State government is facing a “fiscal cliff” next year that will make it much harder for the state to provide such basic programs and services. More than $650 million in tax revenue that currently supports health care, education, criminal justice and other programs is disappearing from the state’s bank accounts as temporary taxes enacted in previous years are set to expire on July 1. 


State policymakers can avoid the fiscal cliff by renewing the expiring taxes, or replacing the lost revenue with other taxes or by closing loopholes in the current tax structure. Unfortunately, Gov. Jeff Landry’s administration has proposed a different plan – a massive income-tax cut that would dig the budget hole even deeper, and possibly force damaging cuts to public services such as health care and education. 

The income-tax cut would cost the state more than $1.1 billion per year in lost revenue, according to a new analysis by the Institute on Taxation and Economic Policy. The largest share of the tax cut would go to the top 1% of Louisiana income earners. 

The plan presented by Revenue Secretary Richard Nelson would replace Louisiana’s graduated income-tax structure – where the highest rates apply to the highest incomes – with a “flat” tax of 3.5%  that would apply to all income above $12,500 (or $25,000 for married couples).  


ITEP’s analysis shows that the change Nelson is proposing would mean an income-tax cut for virtually every person who earns income in Louisiana. But the biggest tax cuts, by far, would fall to the highest income earners. More than 35% of the tax cut  – $413 million – will benefit the top 5% of Louisiana’s income earners, or those tax filers having income over $254,000.


Taxpayers at the top 1% of household income – those with an average annual income of $1.8 million – would get an average tax cut of $10,152. Middle-income filers, with an average household income of $53,700, would receive a far more modest tax cut of $287 – or about $24 per month. 

Louisiana already faces a “fiscal cliff” due to taxes that are expiring in 2025, and a $1.1 billion tax cut would make the cliff deeper and force policymakers to make deep cuts to vital programs or raise other taxes to bridge the gap. 

Education funding, which is already under strain, could see further reductions, directly impacting the quality of education for Louisiana’s children.

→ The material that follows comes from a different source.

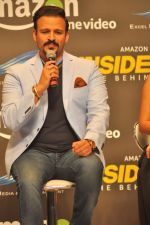 Vivek Oberoi at Trailer Launch Of Indiai_s 1st Amazon Prime Video Original Series Inside Edge on 16th June 2017 (60)_594521d1caf0c.JPG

Health care services, particularly those serving low-income and vulnerable populations, could be scaled back, leading to worse health outcomes and higher long-term costs for the state.

Instead of prioritizing a tax cut for the wealthiest Louisiana households, policymakers should work to make the state’s tax structure more fair, stable and predictable, and ensure that the state raises enough revenue each year to make the investments that will drive tomorrow’s economic growth.